They can claim that all objects are sensible and that we know some of
their features a priori. For instance, we may know a priori that all objects
are subjected to the causal law. Modest empiricists can be noologists,
too. As we shall see, Kant himself endorses not only modest empiricism
but also noologism.
Additionally, the antinomies do not introduce any clear-cut distinction
among Kant’s predecessors. For instance, if we look at the first antinomy,
we find the Newtonian Samuel Clarke endorsing the argument for the
thesis and the rationalist Leibniz endorsing the argument for the an-
tithesis.33 This is the opposite of what one would expect because Kant
ascribes the theses to dogmatists and the antitheses to empiricists.
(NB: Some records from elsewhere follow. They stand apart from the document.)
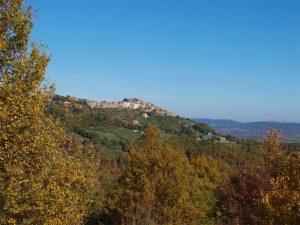 Die Toskana (wie hier den Ort Chiusdino) erkunden - geht am einfachsten mit dem eigenen Auto...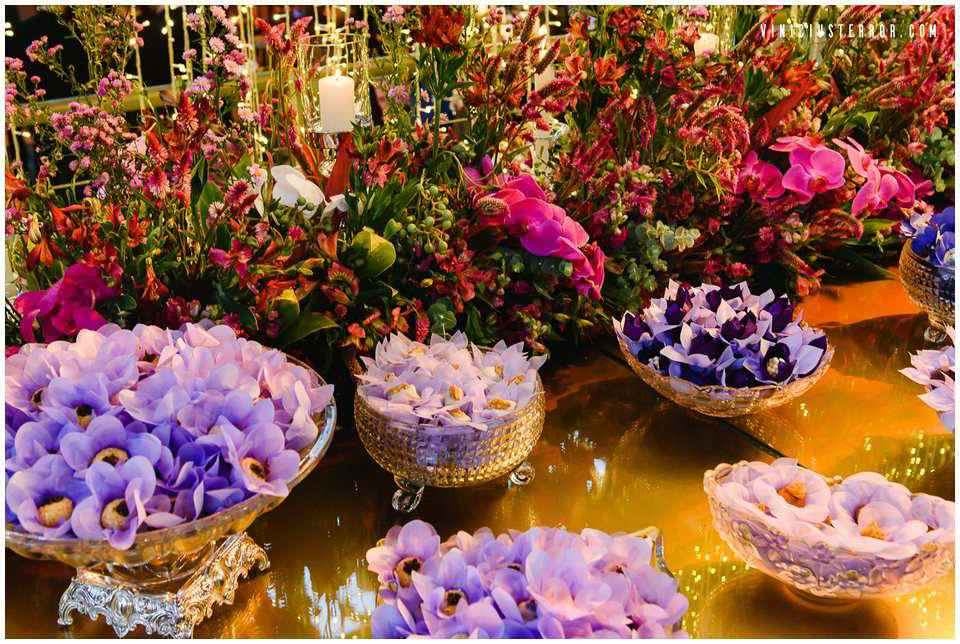 ideias-de-arranjos-para-mesa-de-bolo-e-doces-no-seu-casamento-dos-sonhos
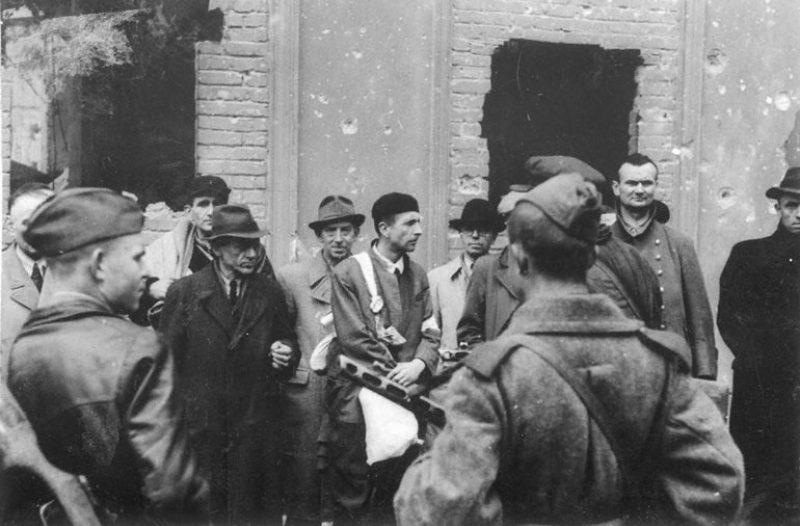 Группа гитлеровцев – видных работников министерства пропаганды, захваченных в плен. Берлин, 1945 г.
If we
look at the second antinomy, we find both Leibniz and Clarke endorsing
key assumptions at the basis of the proofs of the thesis and antithesis.34
Kant reserves the term “rationalism” for the noologism of the “History
of Pure Reason,” rather than antinomy-dogmatism. It is best to follow
Kant’s policy and avoid conflating the RED, introduced in the “History
of Pure Reason,” with the distinction between immodest empiricists and
antinomy-dogmatists.
Tables 1 and 2 fail to mention many prominent early modern authors.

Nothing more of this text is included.